*** Opening THE DATA ***

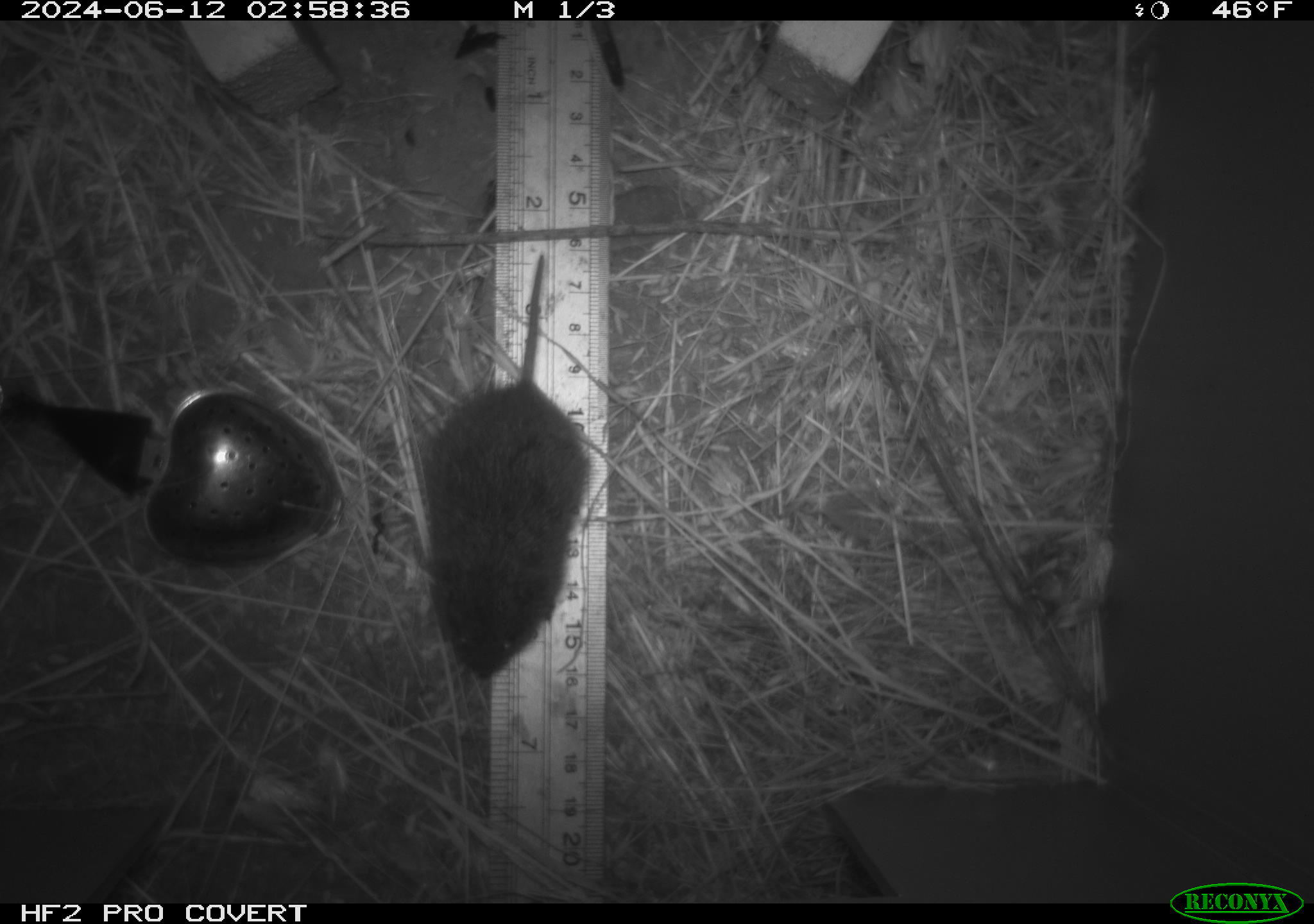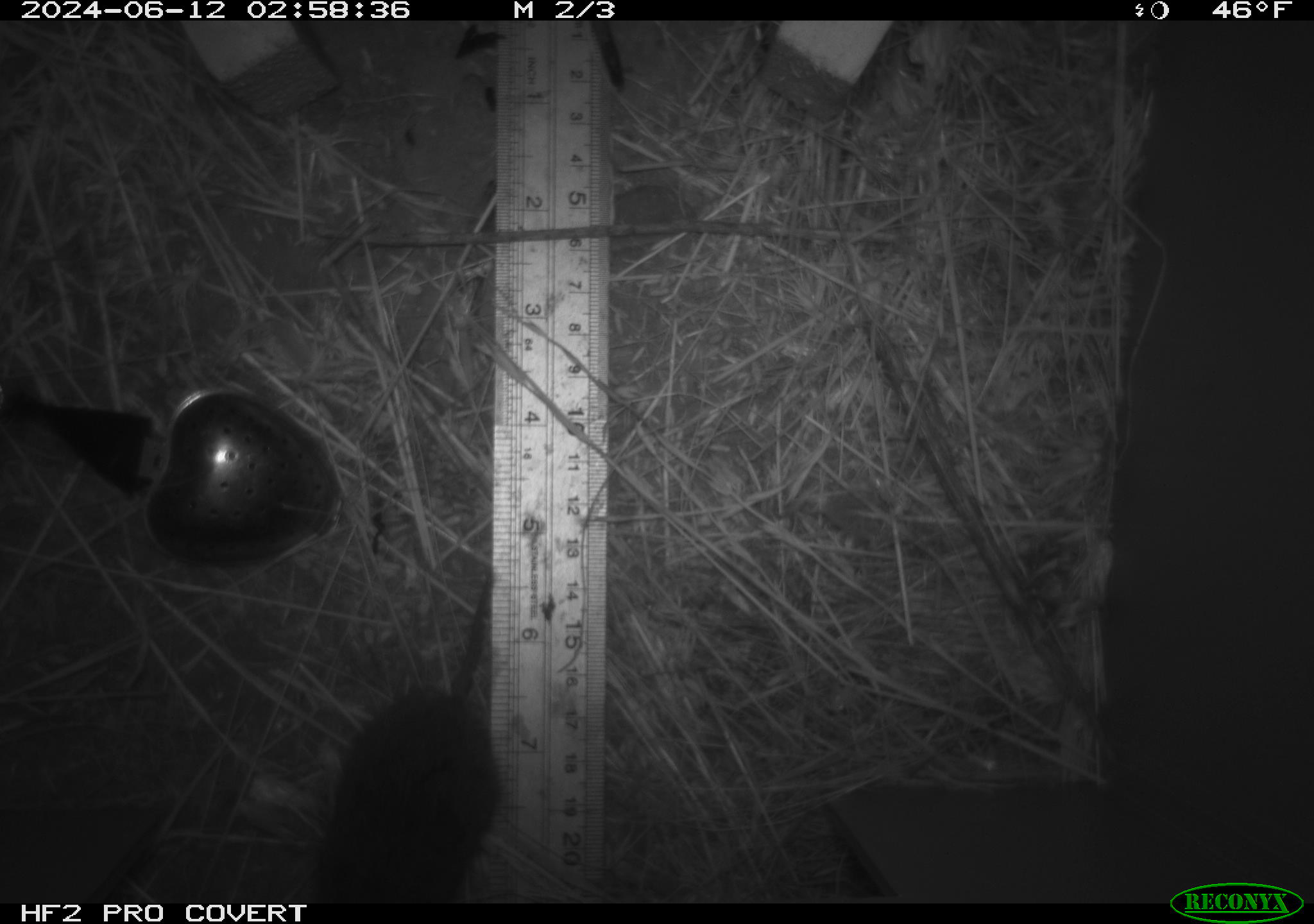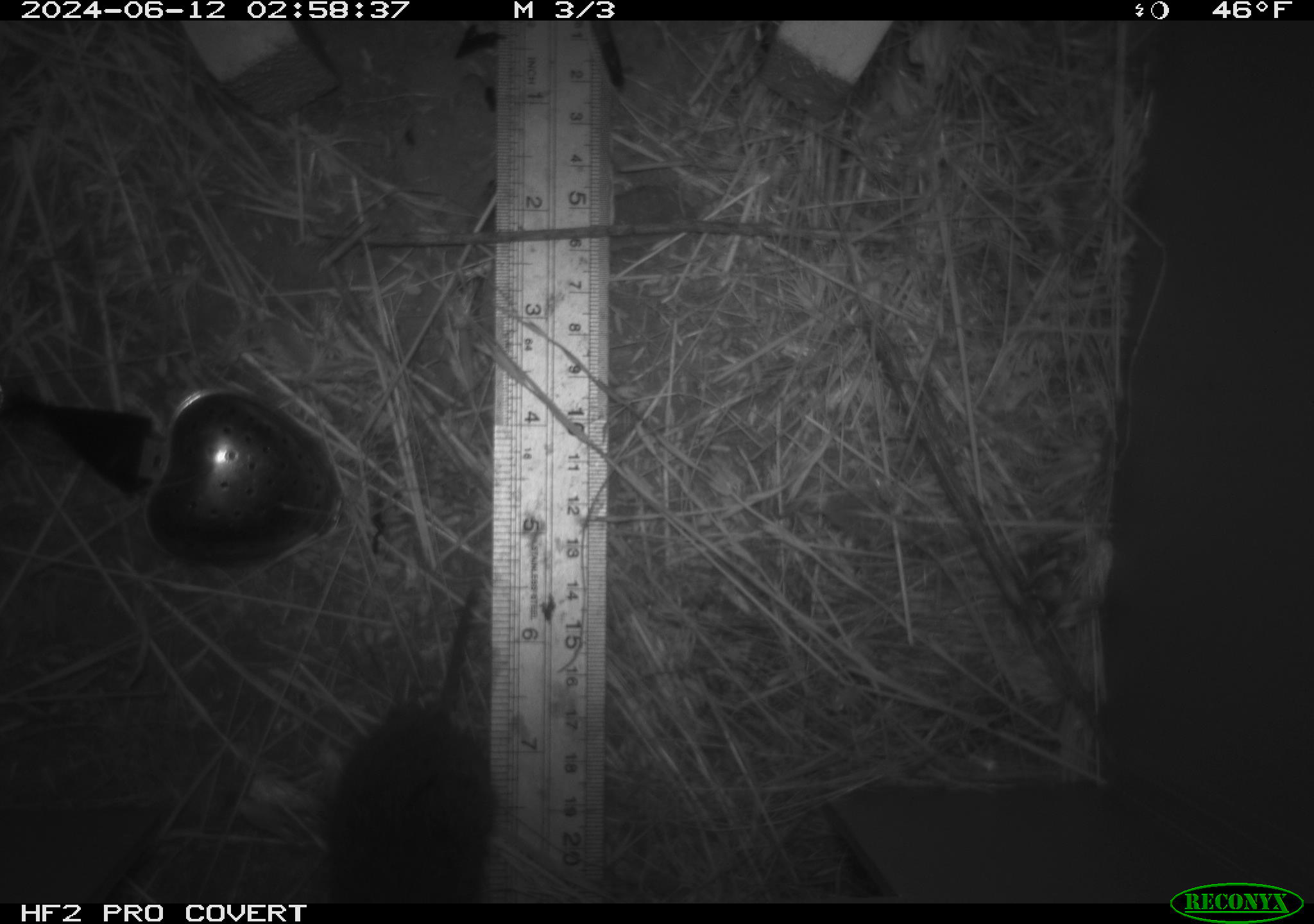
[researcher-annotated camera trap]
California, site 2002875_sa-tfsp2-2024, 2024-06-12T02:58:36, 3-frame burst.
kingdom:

*** Closing THE DATA ***

# PROBLEM DETAILS
Copy the listing in full and without alteration, omitting every picture.

# PROBLEM SOLUTION
[researcher-annotated camera trap]
California, site 2002875_sa-tfsp2-2024, 2024-06-12T02:58:36, 3-frame burst.
kingdom:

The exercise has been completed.